In 2011, I returned to Turkey. I was 34 and had been asked to become CEO of ING there. Many people told me I couldn’t do it – because I had two kids and wouldn’t be able to commit enough time to the job, or because ING in Turkey was back then a conservative bank with a lot of hierarchies.

But I thought to myself: if I don’t try, I’ll regret it. And if I do fail, at least I had the courage to try.

And that’s the story of my life. If someone says something isn’t possible, I want to give it a try. My purpose in life is ‘try the impossible’.

The fact that someone like me, who had never run a bank before, could become the CEO of a Turkish bank with 6,000 employees, also says a lot about the ING culture. It shows that ING is open to people from diverse backgrounds and gives people a chance.

Express who you are

One piece of advice I give to women who are their first management role is: don’t forget you’re a woman. Being a woman is part of our identity. And I’m not going to change my identity for any institution or any professional career or anyone. Express who you are, because that’s freedom and that freedom will make you happy in your job. That applies not only to gender, by the way, but to all kinds of diversity.

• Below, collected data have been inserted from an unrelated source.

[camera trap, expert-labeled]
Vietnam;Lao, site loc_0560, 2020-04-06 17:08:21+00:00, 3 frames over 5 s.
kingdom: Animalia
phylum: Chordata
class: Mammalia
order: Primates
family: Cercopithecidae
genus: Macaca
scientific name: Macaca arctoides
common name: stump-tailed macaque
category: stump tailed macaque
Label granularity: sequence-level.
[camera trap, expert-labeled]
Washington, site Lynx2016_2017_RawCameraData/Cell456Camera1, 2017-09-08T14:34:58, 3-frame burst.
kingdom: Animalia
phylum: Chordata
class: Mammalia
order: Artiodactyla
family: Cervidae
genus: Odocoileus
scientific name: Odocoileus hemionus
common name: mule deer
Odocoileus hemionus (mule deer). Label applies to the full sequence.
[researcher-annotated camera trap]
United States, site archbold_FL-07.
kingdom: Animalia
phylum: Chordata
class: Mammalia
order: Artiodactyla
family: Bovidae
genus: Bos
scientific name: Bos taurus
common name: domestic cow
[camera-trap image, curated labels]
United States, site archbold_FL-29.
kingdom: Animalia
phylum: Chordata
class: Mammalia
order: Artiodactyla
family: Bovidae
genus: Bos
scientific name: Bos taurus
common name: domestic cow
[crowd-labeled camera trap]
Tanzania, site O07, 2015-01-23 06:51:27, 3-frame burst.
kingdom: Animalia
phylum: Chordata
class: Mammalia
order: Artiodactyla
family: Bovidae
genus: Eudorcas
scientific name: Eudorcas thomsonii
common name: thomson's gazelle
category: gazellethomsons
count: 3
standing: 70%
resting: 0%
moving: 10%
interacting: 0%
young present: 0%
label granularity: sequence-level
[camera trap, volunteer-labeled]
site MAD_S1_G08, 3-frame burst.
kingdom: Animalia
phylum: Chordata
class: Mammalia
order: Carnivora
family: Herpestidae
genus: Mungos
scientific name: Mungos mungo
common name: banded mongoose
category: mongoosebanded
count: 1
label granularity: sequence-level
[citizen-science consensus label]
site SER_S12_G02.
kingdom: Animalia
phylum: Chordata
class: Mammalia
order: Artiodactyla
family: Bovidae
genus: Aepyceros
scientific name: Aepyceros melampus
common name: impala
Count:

As a woman with a diverse background in the board room, I bring a different perspective. One of the things I find important is considering both the head and the heart. It’s not just about the decisions we make; how we feel about our decisions is also important. How would people feel if we did that? How would we feel as an organisation? How would we feel as a team? In the past, when I asked those kinds of questions, people would look at me strangely. But they are very important questions.

And that’s what diversity really comes down to: a richness of ideas, which brings an unimaginable richness of debate. I really love it. I’m proud of all the nationalities and cultures we have in my management team. And I want ING to become a magnet for talent from around the world. People should bring their talent and just be themselves here.

Girls: study science and technology!

The campaign theme for the 2021 International Women’s Day is ‘Choose to Challenge’ — because change comes when you challenge the status quo. Pinar’s message for women everywhere in the world? “I would increase the education of girls in science and technology. Many girls are reluctant to go into those fields. In the next 50 years there will be many more jobs in engineering, data science, genetics, etc. I really care about better employment opportunities for women. For that to happen, we simply need more girls to study those subjects.”